# GIVEN INFORMATION
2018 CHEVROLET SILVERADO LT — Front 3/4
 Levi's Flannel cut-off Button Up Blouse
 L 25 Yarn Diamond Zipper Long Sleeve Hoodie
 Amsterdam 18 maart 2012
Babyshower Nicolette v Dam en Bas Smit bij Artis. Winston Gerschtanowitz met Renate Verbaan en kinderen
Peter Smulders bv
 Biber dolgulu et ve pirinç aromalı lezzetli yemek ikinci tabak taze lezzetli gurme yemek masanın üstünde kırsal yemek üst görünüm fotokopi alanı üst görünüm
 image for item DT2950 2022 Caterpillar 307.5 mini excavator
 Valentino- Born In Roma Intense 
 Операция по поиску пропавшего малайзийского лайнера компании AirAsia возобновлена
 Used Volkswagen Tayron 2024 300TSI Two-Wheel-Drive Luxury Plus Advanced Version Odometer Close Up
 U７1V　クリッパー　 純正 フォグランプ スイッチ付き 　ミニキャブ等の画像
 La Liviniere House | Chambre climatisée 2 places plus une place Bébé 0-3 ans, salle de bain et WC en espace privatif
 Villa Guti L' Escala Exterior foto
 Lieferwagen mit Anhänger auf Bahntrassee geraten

# DESCRIPTION OF THE TASK
Copy each of the records above character for character, one per line and in the same order.

# ANSWER FOR THIS EXERCISE
2018 CHEVROLET SILVERADO LT — Front 3/4
 Levi's Flannel cut-off Button Up Blouse
 L 25 Yarn Diamond Zipper Long Sleeve Hoodie
 Amsterdam 18 maart 2012
Babyshower Nicolette v Dam en Bas Smit bij Artis. Winston Gerschtanowitz met Renate Verbaan en kinderen
Peter Smulders bv
 Biber dolgulu et ve pirinç aromalı lezzetli yemek ikinci tabak taze lezzetli gurme yemek masanın üstünde kırsal yemek üst görünüm fotokopi alanı üst görünüm
 image for item DT2950 2022 Caterpillar 307.5 mini excavator
 Valentino- Born In Roma Intense 
 Операция по поиску пропавшего малайзийского лайнера компании AirAsia возобновлена
 Used Volkswagen Tayron 2024 300TSI Two-Wheel-Drive Luxury Plus Advanced Version Odometer Close Up
 U７1V　クリッパー　 純正 フォグランプ スイッチ付き 　ミニキャブ等の画像
 La Liviniere House | Chambre climatisée 2 places plus une place Bébé 0-3 ans, salle de bain et WC en espace privatif
 Villa Guti L' Escala Exterior foto
 Lieferwagen mit Anhänger auf Bahntrassee geraten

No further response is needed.